4. Governments learn from punishments meted by voters, not nature.

Here’s a sardonic definition that makes a lot of sense at the current moment: “Experience” is making the same mistakes over and over again but with greater confidence.

Governments have been warned for years that logging should not be allowed in mountain headwaters because it changes the flow of water across vast landscapes. They have been told that wetlands, nature’s vital kidneys, should not be drained because they provide cheap reliable flood control. It is well known that destroying ancient forests dramatically changes precipitation patterns and creates deserts. 

...Ancient civilizations that didn’t heed these same messages failed. Egypt and the lowland Maya were small and localized empires. Our civilization, far more vast and complex, has heedlessly sacrificed its natural underpinnings. As a result, every year, as in an ever more ferocious battle, more and more infrastructure will be disabled or destroyed by fire, flood, wind storms, sea rises and heat domes. Nobody is asking how much we should repair. Or how long can we afford this war. It’s a question the political class, quaking in fear of being ousted, refuses to put before the voters.

5. The coming catastrophes will victimize those least powerful.

Climate change, just like the pandemic, illustrates the political bias of rare or extreme disasters. Let’s call it the Titantic factor: When that great feat of complex engineering hit an iceberg, 26 per cent of the first class passengers perished. In contrast 76 per cent of the steerage passengers drowned.

Disasters tend to proportionately affect ordinary people more than they do the rich who live in protected communities and wield outsized influence. The majority of people unsettled by B.C.’s flooding are not rich. Ordinary people are paying for the fatalism and inactivity of the well-off who primarily fund our political classes to ignore reality.

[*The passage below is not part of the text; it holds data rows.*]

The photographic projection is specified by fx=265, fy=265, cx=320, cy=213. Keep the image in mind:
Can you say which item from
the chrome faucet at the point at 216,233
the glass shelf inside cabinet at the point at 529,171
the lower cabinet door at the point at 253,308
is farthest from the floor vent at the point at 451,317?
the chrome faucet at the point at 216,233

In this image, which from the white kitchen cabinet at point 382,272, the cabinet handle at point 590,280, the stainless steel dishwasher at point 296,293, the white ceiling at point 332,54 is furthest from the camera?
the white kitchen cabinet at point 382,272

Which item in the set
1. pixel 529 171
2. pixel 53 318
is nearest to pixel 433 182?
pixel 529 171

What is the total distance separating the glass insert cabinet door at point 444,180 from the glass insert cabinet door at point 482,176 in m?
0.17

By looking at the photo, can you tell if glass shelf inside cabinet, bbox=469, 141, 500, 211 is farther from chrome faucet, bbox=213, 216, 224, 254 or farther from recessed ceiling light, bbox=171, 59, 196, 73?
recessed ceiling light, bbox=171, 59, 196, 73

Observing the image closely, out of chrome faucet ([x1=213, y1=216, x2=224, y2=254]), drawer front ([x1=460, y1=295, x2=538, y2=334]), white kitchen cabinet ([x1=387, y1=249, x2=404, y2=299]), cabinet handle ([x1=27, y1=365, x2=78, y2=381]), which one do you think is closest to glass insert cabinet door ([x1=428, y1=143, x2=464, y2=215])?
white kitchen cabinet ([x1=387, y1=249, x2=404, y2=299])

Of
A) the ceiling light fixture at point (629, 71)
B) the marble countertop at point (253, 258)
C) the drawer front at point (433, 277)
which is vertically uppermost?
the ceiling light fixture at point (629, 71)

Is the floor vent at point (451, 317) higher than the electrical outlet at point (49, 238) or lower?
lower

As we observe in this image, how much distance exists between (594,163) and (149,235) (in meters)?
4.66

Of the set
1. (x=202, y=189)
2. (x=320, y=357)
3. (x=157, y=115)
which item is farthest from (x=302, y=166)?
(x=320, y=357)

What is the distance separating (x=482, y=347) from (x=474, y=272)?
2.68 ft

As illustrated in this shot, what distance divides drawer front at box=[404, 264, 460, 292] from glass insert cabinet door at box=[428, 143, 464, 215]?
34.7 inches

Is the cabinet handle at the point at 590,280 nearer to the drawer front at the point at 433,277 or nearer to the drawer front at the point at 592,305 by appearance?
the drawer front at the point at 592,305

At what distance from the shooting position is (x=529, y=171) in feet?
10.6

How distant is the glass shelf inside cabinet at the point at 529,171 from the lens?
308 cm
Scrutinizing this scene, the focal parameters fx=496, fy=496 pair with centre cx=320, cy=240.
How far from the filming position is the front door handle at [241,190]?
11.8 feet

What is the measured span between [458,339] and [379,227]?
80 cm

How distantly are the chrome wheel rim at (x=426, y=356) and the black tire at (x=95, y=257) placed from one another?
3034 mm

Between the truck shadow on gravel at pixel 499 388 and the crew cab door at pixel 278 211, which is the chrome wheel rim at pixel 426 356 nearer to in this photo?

6.  Anti-fragility should be the new goal.

Governments can’t predict the catalysts for infrastructure failure but they sure can prepare for them.

B.C. politicians might start by reading Nassim Nicholas Taleb’s masterful book on risk: Antifragile. As he explains, say you have a bridge, a highway, a dike or dam that is fragile. It is a waste of time predicting what event might illustrate the fragility of the infrastructure. “Instead, you should look at the underlying fragility and try to modify it and make it more stable so we don’t have to predict why and when something will collapse.” Surveying our province, there are many places where this advice should apply. Take for example the Site C dam fiasco, where B.C. knowingly invests in geological fragility.

7. More data doesn’t lead to better decisions.

Society has pretended that more data will lead to better decision-making. It has not and cannot. In fact more data has led to the opposite. Or no decision-making at all.

This great hazard is multiplying. James Bridle, a brilliant critic of computational thinking, notes that civilization has now arrived at a dead end. “The primary method we have for evaluating the world — more data — is faltering. It is failing to account for complex, human-driven systems and its failure is becoming obvious... our current ways of thinking about the world can no more survive exposure to this totality of raw information than we can survive exposure to an atomic core.”

In other words data is no substitute for knowledge or wisdom. And knowledge and wisdom seem to be the scarcest of resources in modern Canada.

Do you get it? Our prime minister and premiers aren't solving our problems, they are contributing to them and ensuring we're ever more vulnerable to them.